Why should I consider making a Business Lasting Power of Attorney (“LPA”)?

Continuity planning is a normal part of business life, and the COVID-19 pandemic has made it even clearer that a key part of the planning process is to set out what should happen if you become unable to make decisions yourself.

For example, have you considered what would happen if:

• You are suddenly taken ill whilst abroad on holiday or for business?
• You have a serious accident?
• You develop an incapacitating medical condition?

A business can rapidly stop trading if there’s no one with authority to deal with the practicalities of banking, signing-off contracts, paying taxes or doing the hundred and one things a business owner has to do in order to keep your business functioning.

You can’t assume that a family member or a business colleague will just be able to take over – often, they can’t.
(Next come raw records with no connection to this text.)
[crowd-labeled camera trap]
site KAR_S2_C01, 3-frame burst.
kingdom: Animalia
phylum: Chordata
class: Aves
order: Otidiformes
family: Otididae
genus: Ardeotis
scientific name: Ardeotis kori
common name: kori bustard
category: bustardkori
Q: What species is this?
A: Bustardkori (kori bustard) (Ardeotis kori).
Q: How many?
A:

A lack of continuity planning can affect your family, employees, business partners, suppliers and many others, and the reputation of your business can quickly suffer.

The answer is to consider making an LPA, which formally gives someone (known as an “attorney”) the ability to make decisions on your behalf and for you to make your business partner or key stakeholders aware of these plans.

Can you make an LPA covering your personal and business affairs?

In principle, you can set up just one LPA appointing attorneys to manage your personal assets and your business assets. However, you may feel that the right person to make decisions about one, is not the right person to make decisions about the other.

In that situation, you should consider making two LPAs, one of which delegates responsibility to an attorney in relation to your business affairs, and the other to a different person as attorney for your personal affairs.

What happens if I don’t make a business LPA?

If you become unable to make business decisions in the future, and haven’t made an LPA, it is likely that an application will need to be made to the Court of Protection for a deputy (effectively, a court-appointed attorney) to be appointed to act on your behalf.

However, the process is expensive, and, more importantly, it is unlikely to take less than 6 months to complete, leaving your business vulnerable and at risk. A business LPA ensures that things can continue to run smoothly until (hopefully) your return.